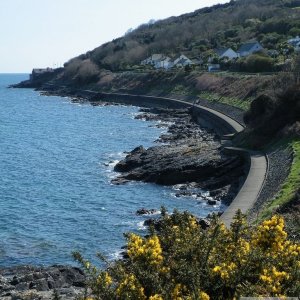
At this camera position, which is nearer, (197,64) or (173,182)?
(173,182)

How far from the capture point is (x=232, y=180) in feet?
122

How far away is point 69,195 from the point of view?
38.5 metres

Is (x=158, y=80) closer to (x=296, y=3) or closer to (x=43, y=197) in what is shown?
(x=43, y=197)

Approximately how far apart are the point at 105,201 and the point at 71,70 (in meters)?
128

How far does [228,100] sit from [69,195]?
37780 mm

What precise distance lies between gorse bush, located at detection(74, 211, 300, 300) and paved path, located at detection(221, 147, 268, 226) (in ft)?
44.9

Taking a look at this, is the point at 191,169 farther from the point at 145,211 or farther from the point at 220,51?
the point at 220,51

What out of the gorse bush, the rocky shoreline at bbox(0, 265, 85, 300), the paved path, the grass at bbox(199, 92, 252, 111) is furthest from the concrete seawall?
the gorse bush

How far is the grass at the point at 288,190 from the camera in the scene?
23.1 metres

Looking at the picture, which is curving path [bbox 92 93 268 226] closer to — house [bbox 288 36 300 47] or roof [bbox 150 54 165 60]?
house [bbox 288 36 300 47]

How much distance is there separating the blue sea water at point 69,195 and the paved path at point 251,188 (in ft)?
11.4

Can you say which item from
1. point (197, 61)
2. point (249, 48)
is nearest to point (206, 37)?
point (197, 61)

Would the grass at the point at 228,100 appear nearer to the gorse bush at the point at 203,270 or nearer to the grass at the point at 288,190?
the grass at the point at 288,190

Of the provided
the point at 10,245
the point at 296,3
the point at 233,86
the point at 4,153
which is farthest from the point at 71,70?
the point at 10,245
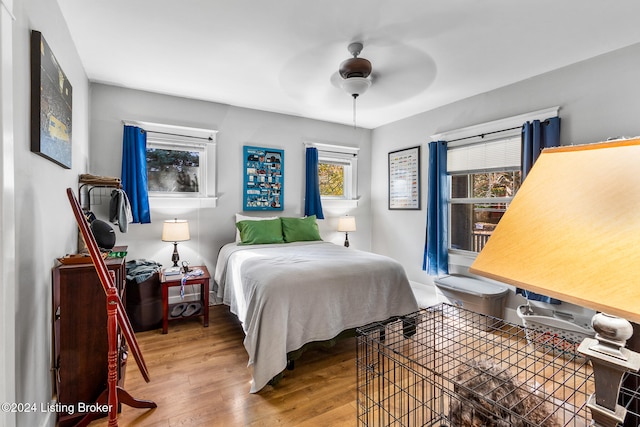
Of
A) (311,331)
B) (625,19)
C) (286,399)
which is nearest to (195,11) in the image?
(311,331)

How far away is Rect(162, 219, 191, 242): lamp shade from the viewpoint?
320 centimetres

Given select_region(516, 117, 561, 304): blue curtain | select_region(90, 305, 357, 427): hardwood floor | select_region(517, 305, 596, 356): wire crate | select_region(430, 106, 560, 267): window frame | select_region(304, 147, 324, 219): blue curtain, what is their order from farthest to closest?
1. select_region(304, 147, 324, 219): blue curtain
2. select_region(430, 106, 560, 267): window frame
3. select_region(516, 117, 561, 304): blue curtain
4. select_region(517, 305, 596, 356): wire crate
5. select_region(90, 305, 357, 427): hardwood floor

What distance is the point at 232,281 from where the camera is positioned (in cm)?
283

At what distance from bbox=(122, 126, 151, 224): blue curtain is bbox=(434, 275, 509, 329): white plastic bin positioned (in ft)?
11.5

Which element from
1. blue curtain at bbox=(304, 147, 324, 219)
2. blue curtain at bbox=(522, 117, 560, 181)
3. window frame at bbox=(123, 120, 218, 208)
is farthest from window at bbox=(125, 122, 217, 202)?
blue curtain at bbox=(522, 117, 560, 181)

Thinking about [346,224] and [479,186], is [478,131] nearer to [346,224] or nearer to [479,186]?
[479,186]

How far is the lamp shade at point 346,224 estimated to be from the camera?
4617 mm

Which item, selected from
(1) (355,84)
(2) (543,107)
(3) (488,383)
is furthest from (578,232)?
(2) (543,107)

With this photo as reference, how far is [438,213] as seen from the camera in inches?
154

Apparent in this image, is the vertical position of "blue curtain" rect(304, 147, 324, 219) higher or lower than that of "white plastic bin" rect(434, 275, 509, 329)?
higher

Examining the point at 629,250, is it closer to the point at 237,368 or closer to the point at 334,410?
the point at 334,410

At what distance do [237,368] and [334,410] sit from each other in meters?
0.87

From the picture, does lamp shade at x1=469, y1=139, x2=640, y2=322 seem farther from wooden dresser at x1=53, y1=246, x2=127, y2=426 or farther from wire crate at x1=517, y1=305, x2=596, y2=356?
wire crate at x1=517, y1=305, x2=596, y2=356

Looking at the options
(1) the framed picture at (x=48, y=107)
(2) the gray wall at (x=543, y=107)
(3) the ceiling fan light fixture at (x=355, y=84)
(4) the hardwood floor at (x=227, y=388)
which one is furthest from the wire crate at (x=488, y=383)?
(2) the gray wall at (x=543, y=107)
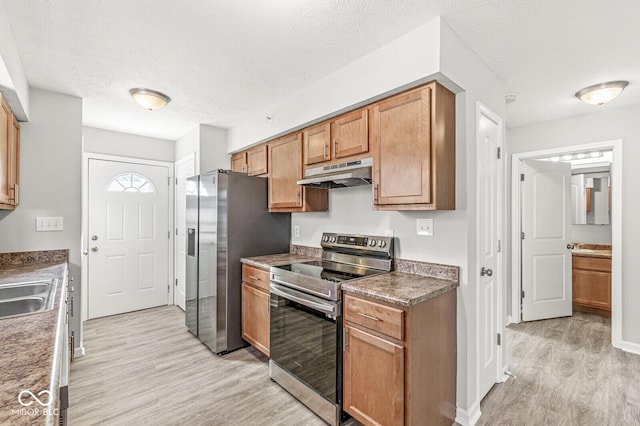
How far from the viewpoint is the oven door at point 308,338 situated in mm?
1973

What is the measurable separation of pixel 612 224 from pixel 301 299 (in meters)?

■ Task statement: Turn the entries into a Markdown table with the columns Row and Line, starting with the line that contains "How far is the lamp" and going on through the last line of the entries. Number each row, skip blank lines, and leave the pictures out.

■ Task response:
| Row | Line |
|---|---|
| 1 | How far is the lamp shade at point 346,224 estimated to be from the camera? |
| 2 | 4617 mm |
| 3 | Which item, selected from |
| 4 | (1) (355,84) |
| 5 | (2) (543,107) |
| 6 | (3) (488,383) |
| 7 | is furthest from (578,232)? |
| 8 | (2) (543,107) |
| 9 | With this photo as reference, how far is [438,213] as seen from the camera in inches? |
| 10 | 154 |
| 11 | Apparent in this image, is the vertical position of "blue curtain" rect(304, 147, 324, 219) higher or lower than that of "white plastic bin" rect(434, 275, 509, 329)? |
| 12 | higher |
| 13 | Examining the point at 629,250, is it closer to the point at 237,368 or closer to the point at 334,410? |
| 14 | the point at 334,410 |
| 15 | At what distance do [237,368] and [334,410] sit from each other in meters? |
| 16 | 0.87 |
| 17 | From the picture, does lamp shade at x1=469, y1=139, x2=640, y2=322 seem farther from wooden dresser at x1=53, y1=246, x2=127, y2=426 or farther from wire crate at x1=517, y1=305, x2=596, y2=356? |
| 18 | wire crate at x1=517, y1=305, x2=596, y2=356 |
| 19 | Looking at the options |
| 20 | (1) the framed picture at (x=48, y=107) |
| 21 | (2) the gray wall at (x=543, y=107) |
| 22 | (3) the ceiling fan light fixture at (x=355, y=84) |
| 23 | (4) the hardwood floor at (x=227, y=388) |
| 24 | which one is furthest from the wire crate at (x=488, y=383)? |
| 25 | (2) the gray wall at (x=543, y=107) |
| 26 | How far from the viewpoint is the oven door at point 308,338 situated in mm? |
| 27 | 1973 |
| 28 | What is the measurable separation of pixel 612 224 from pixel 301 299 (in meters)? |